____ PROVIDED INFORMATION

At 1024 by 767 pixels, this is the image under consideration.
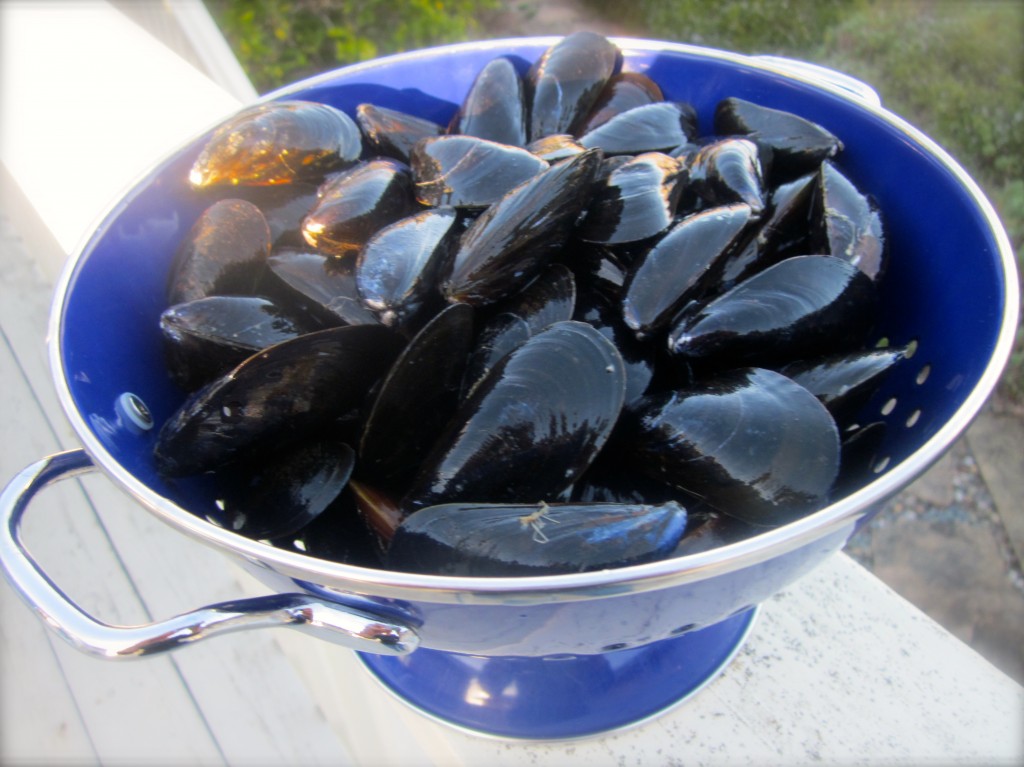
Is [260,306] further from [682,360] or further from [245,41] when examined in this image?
[245,41]

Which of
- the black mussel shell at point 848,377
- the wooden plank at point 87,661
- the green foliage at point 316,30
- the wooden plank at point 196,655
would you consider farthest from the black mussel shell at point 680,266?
the green foliage at point 316,30

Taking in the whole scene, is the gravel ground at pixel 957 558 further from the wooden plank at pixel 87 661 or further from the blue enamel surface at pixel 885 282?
the wooden plank at pixel 87 661

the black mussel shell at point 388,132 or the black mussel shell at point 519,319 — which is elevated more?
the black mussel shell at point 388,132

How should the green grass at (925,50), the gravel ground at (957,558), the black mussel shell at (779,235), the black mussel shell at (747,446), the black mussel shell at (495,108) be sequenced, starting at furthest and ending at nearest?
the green grass at (925,50) → the gravel ground at (957,558) → the black mussel shell at (495,108) → the black mussel shell at (779,235) → the black mussel shell at (747,446)

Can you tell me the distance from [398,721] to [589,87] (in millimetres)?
754

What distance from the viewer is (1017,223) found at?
2086 millimetres

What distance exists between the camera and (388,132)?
869 mm

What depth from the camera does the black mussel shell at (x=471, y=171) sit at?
2.43 feet

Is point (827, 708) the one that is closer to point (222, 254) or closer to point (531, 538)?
point (531, 538)

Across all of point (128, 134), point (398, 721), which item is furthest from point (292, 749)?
point (128, 134)

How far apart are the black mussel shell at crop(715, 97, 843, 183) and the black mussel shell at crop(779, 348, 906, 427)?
285mm

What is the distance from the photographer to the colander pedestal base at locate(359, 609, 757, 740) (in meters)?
0.70

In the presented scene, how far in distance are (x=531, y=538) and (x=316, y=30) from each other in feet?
8.39

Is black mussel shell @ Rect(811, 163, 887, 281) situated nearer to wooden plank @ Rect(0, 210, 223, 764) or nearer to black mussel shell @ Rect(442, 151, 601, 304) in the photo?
black mussel shell @ Rect(442, 151, 601, 304)
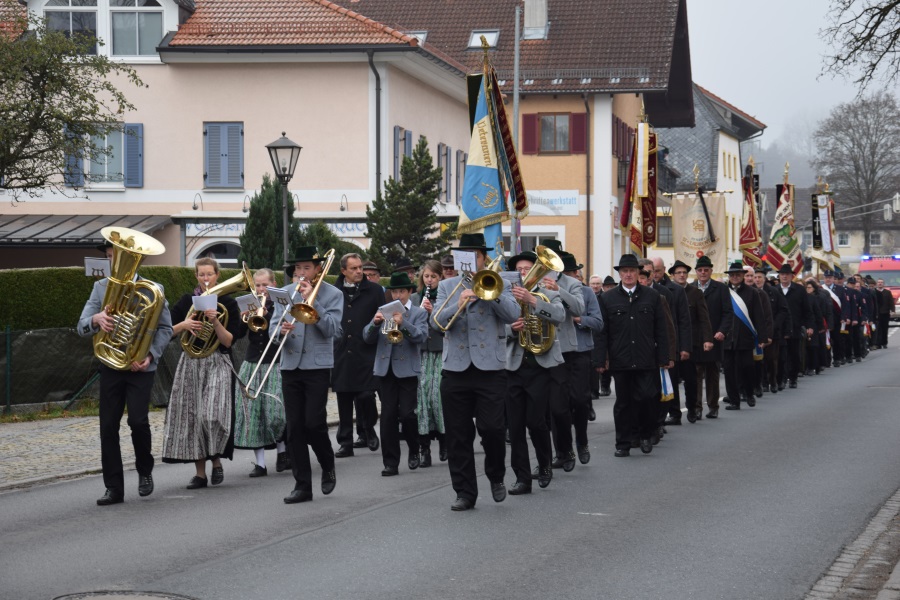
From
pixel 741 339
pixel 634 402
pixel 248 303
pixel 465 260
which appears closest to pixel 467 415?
pixel 465 260

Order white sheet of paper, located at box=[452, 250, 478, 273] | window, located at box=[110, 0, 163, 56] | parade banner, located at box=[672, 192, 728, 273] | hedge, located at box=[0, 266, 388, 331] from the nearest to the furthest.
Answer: white sheet of paper, located at box=[452, 250, 478, 273] → hedge, located at box=[0, 266, 388, 331] → parade banner, located at box=[672, 192, 728, 273] → window, located at box=[110, 0, 163, 56]

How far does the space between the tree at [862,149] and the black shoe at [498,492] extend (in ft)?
273

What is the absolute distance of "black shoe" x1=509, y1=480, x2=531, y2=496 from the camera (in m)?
11.2

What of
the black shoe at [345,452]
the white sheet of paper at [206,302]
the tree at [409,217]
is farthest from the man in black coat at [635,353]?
the tree at [409,217]

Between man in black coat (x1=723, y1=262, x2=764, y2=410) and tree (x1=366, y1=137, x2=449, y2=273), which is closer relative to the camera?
man in black coat (x1=723, y1=262, x2=764, y2=410)

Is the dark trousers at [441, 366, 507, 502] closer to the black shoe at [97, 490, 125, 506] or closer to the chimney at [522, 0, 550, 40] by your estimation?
the black shoe at [97, 490, 125, 506]

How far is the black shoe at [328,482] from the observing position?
11.0m

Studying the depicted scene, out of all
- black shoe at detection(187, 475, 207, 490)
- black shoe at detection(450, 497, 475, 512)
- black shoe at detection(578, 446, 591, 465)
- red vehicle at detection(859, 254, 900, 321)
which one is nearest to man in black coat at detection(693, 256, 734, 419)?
black shoe at detection(578, 446, 591, 465)

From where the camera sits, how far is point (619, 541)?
907 centimetres

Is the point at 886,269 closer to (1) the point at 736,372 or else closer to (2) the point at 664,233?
(2) the point at 664,233

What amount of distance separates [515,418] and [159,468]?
155 inches

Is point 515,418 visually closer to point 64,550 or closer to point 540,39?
point 64,550

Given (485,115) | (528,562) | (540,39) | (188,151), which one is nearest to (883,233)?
(540,39)

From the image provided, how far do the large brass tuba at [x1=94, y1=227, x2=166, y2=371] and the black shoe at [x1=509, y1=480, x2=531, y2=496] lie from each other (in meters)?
3.06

________

SET PROBLEM -> Without the images, write out each line of the data verbatim.

PROBLEM SOLUTION ->
At 1024 by 767 pixels, this is the image under consideration.
Is [260,306] further from [682,360] or further from [245,41] when examined in this image?
[245,41]

Which of
- the black mussel shell at point 848,377
- the wooden plank at point 87,661
- the green foliage at point 316,30
- the wooden plank at point 196,655
would you consider farthest from the black mussel shell at point 680,266?
the green foliage at point 316,30

Taking in the whole scene, is the gravel ground at pixel 957 558 further from the wooden plank at pixel 87 661 or further from the blue enamel surface at pixel 885 282?
the wooden plank at pixel 87 661

the black mussel shell at point 388,132 or the black mussel shell at point 519,319 — which is elevated more?
the black mussel shell at point 388,132

How should the green grass at (925,50), the gravel ground at (957,558), the black mussel shell at (779,235), the black mussel shell at (747,446), the black mussel shell at (495,108) be sequenced, starting at furthest and ending at nearest?
the green grass at (925,50) → the gravel ground at (957,558) → the black mussel shell at (495,108) → the black mussel shell at (779,235) → the black mussel shell at (747,446)

Can you tell me the distance from [398,721] to [589,87] (in millimetres)?
754

What distance from the viewer is (1017,223) found at?
2086 millimetres

What distance exists between the camera and (388,132)?
869 mm

What depth from the camera does the black mussel shell at (x=471, y=171) sit at?
2.43 feet

Is point (827, 708) the one that is closer to point (222, 254) or closer to point (531, 538)?
point (531, 538)

Across all of point (128, 134), point (398, 721), which item is furthest from point (292, 749)?
point (128, 134)

How far apart are the black mussel shell at crop(715, 97, 843, 183) and the black mussel shell at crop(779, 348, 906, 427)?
285mm

What is the distance from the photographer to the colander pedestal base at locate(359, 609, 757, 740) (in meters)?
0.70

In the presented scene, how far in distance are (x=531, y=538) and (x=316, y=30) from each other in feet?
8.39

Is black mussel shell @ Rect(811, 163, 887, 281) situated nearer to wooden plank @ Rect(0, 210, 223, 764) or nearer to black mussel shell @ Rect(442, 151, 601, 304) in the photo?
black mussel shell @ Rect(442, 151, 601, 304)
From
pixel 741 339
pixel 634 402
pixel 248 303
pixel 465 260
which appears closest to pixel 467 415?
pixel 465 260

Order white sheet of paper, located at box=[452, 250, 478, 273] | window, located at box=[110, 0, 163, 56] | parade banner, located at box=[672, 192, 728, 273] | hedge, located at box=[0, 266, 388, 331] from the nearest to the furthest.
Answer: white sheet of paper, located at box=[452, 250, 478, 273] → hedge, located at box=[0, 266, 388, 331] → parade banner, located at box=[672, 192, 728, 273] → window, located at box=[110, 0, 163, 56]

How far does the space between the tree at [862,149] and the black shoe at [498,492] extend (in ft)?
273

What is the absolute distance of "black shoe" x1=509, y1=480, x2=531, y2=496 from the camera (in m)?
11.2

What of
the black shoe at [345,452]
the white sheet of paper at [206,302]
the tree at [409,217]
is farthest from the man in black coat at [635,353]?
the tree at [409,217]

Between man in black coat (x1=723, y1=262, x2=764, y2=410) and tree (x1=366, y1=137, x2=449, y2=273), which is closer relative to the camera?
man in black coat (x1=723, y1=262, x2=764, y2=410)

Is the dark trousers at [441, 366, 507, 502] closer to the black shoe at [97, 490, 125, 506] or closer to the chimney at [522, 0, 550, 40] by your estimation?
the black shoe at [97, 490, 125, 506]

How far is the black shoe at [328,482] from the observing position?
11.0m

Studying the depicted scene, out of all
- black shoe at detection(187, 475, 207, 490)
- black shoe at detection(450, 497, 475, 512)
- black shoe at detection(578, 446, 591, 465)
- red vehicle at detection(859, 254, 900, 321)
which one is nearest to man in black coat at detection(693, 256, 734, 419)?
black shoe at detection(578, 446, 591, 465)

From where the camera sits, how far is point (619, 541)?
907 centimetres

Is the point at 886,269 closer to (1) the point at 736,372 or else closer to (2) the point at 664,233?
(2) the point at 664,233

What amount of distance separates [515,418] and [159,468]?
155 inches

Is point 515,418 visually closer to point 64,550 or closer to point 540,39?
point 64,550

Given (485,115) | (528,562) | (540,39) | (188,151), which one is nearest to (883,233)?
(540,39)

From the image provided, how far do the large brass tuba at [x1=94, y1=227, x2=166, y2=371] and the black shoe at [x1=509, y1=480, x2=531, y2=496] lie from each other (in meters)?
3.06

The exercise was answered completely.